XCV

Fernand se leva, serra la main du comte et lui dit :

– Venez, passons dans mon cabinet.

Le cabinet de Fernand était attenant à la salle à manger. Le comte y suivit Fernand.

Alors Baccarat se leva de table à son tour, et s’approcha d’Hermine.

– Madame, lui dit-elle vivement, je vais vous demander une chose bien étrange.

Hermine la regarda.

– Une chose inouïe, presque honteuse, plus qu’indiscrète.
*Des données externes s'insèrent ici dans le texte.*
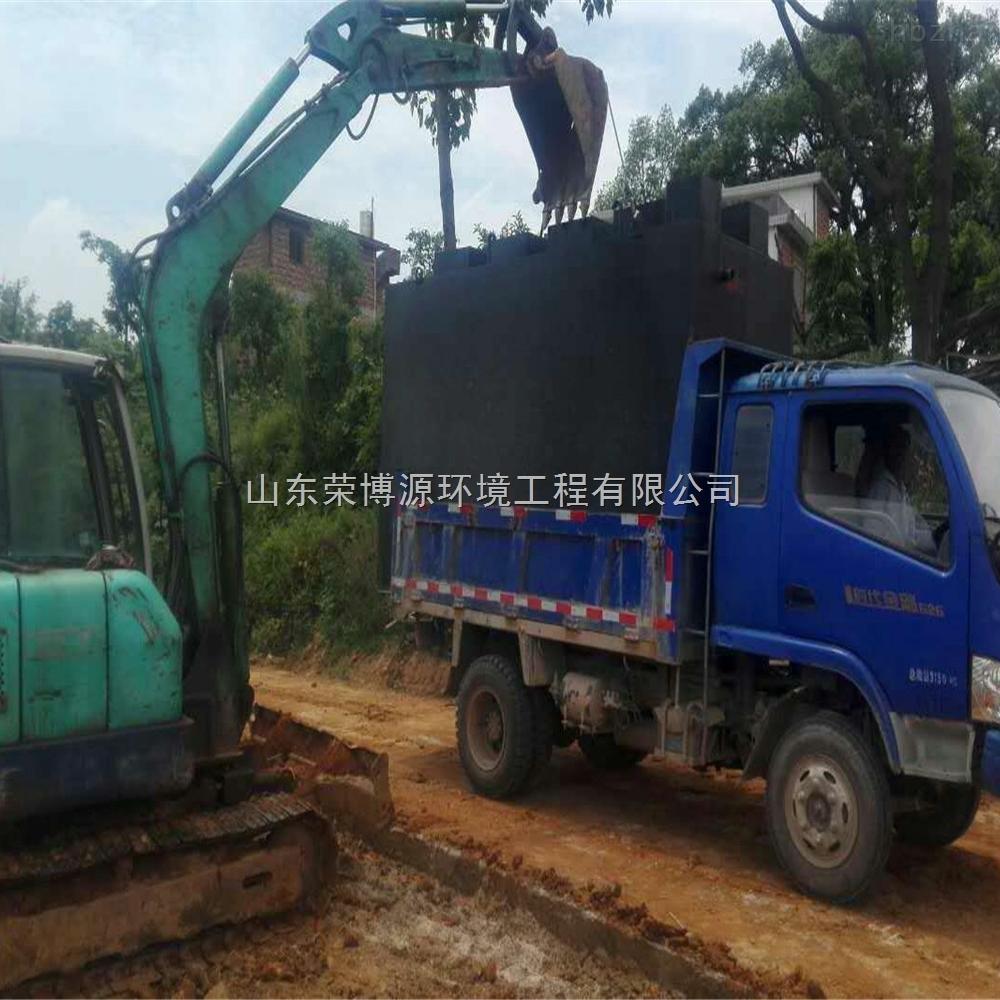 10m3/d生活污水一体化处理设施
– Mon Dieu ! expliquez-vous.

– Tenez, poursuivit rapidement Baccarat, pardonnez-moi, mais j’obéis en ce moment à un pressentiment.

– Que voulez-vous dire ?

– Mes pressentiments m’ont rarement trompée, et je suis sûre que vous, M. Fernand ou le comte, avez intérêt à ce qui va se passer entre ces deux messieurs.

Hermine demeura stupéfaite.

– Chère dame, reprit Baccarat, je vous en supplie, s’il est un moyen que j’entende la conversation de M. de Kergaz et de M. Rocher, indiquez-le-moi.

L’accent de Baccarat avait quelque chose de mystérieux et de prophétique, dont Hermine fut vivement impressionnée.

– Venez donc, dit-elle ; vous avez déjà sauvé mon mari une fois et j’ai confiance en vous. Venez !

Elle la prit par la main, l’entraîna vers une porte qui donnait dans le grand salon, et la conduisit dans une pièce attenante, comme la salle à manger, au cabinet. Seulement, la porte qui réunissait ces deux dernières pièces fermait mal et on pouvait tout entendre au travers.

Hermine l’indiqua du doigt à la jeune femme.

Baccarat se glissa sur la pointe du pied jusqu’à cette porte et prêta l’oreille.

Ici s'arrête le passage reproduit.